Software requirements manifested by the data, functional and behavioral
model feed the design steps. Using one of a number of design methods,
the design step produces a data design an architectural design an
interface design, and a procedural design.

This data design transforms the information domain model created
during analysis into the data structures that will be required to
implement the software. The data objects and the relationships defined
in the entity-relationship diagram and the detailed design depicted in the
data dictionary provides the basis for the data design activity.
The architectural design defines the relationship among those major
structural elements of the program. This design representation- the
modular framework of a computer program- can be derived from the
analysis model(s) and the interaction of sub-system defined within the
analysis model.
The interface design describes how the software communication within
itself, to systems that inter-operate with it, and with humans who use it.
An interface implies a flow of information (e.g. data and /or
control).Therefore, the data and flow diagrams provide the information
required for the interface design.
The procedural design transforms structural elements of the program
architecture into a procedural description of software components.

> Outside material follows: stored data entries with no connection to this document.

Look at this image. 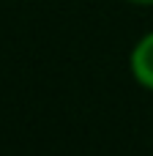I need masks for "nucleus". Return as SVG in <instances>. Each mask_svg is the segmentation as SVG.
Segmentation results:
<instances>
[{
	"label": "nucleus",
	"mask_w": 153,
	"mask_h": 156,
	"mask_svg": "<svg viewBox=\"0 0 153 156\" xmlns=\"http://www.w3.org/2000/svg\"><path fill=\"white\" fill-rule=\"evenodd\" d=\"M129 3H137V5H153V0H129Z\"/></svg>",
	"instance_id": "nucleus-2"
},
{
	"label": "nucleus",
	"mask_w": 153,
	"mask_h": 156,
	"mask_svg": "<svg viewBox=\"0 0 153 156\" xmlns=\"http://www.w3.org/2000/svg\"><path fill=\"white\" fill-rule=\"evenodd\" d=\"M129 66H131V77L145 90H153V30L145 33L134 44L131 58H129Z\"/></svg>",
	"instance_id": "nucleus-1"
}]
</instances>
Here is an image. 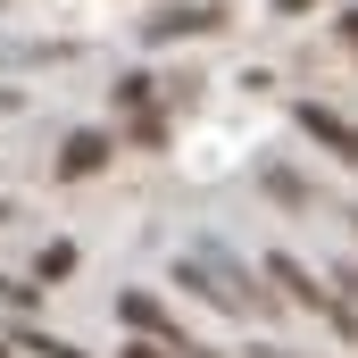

Information obtained from the PSPEC, CSPEC, and STD serves as the
basis for procedural design. During design, we make decisions that will
ultimately affect the success of software construction, and as important,
the ease with which software can be maintained.
Actually, the importance of software can be stated in a single word-
quality. Design is the place where quality is fostered in software
development. Design provides us with representations of software that
can be assessed for quality. Design is the only way we can accurately
translates a customers requirements into a finished software product or
system. Software design serves as the foundation of all the software
engineering and software maintenance steps that follow. Without design,
we risk building an unstable system-one that will fail when small
changes are made; one that may be difficult to test; one whose utility can
not be
Accessed until the late in the software engineering process, when time is
short and many dollars have already been spent.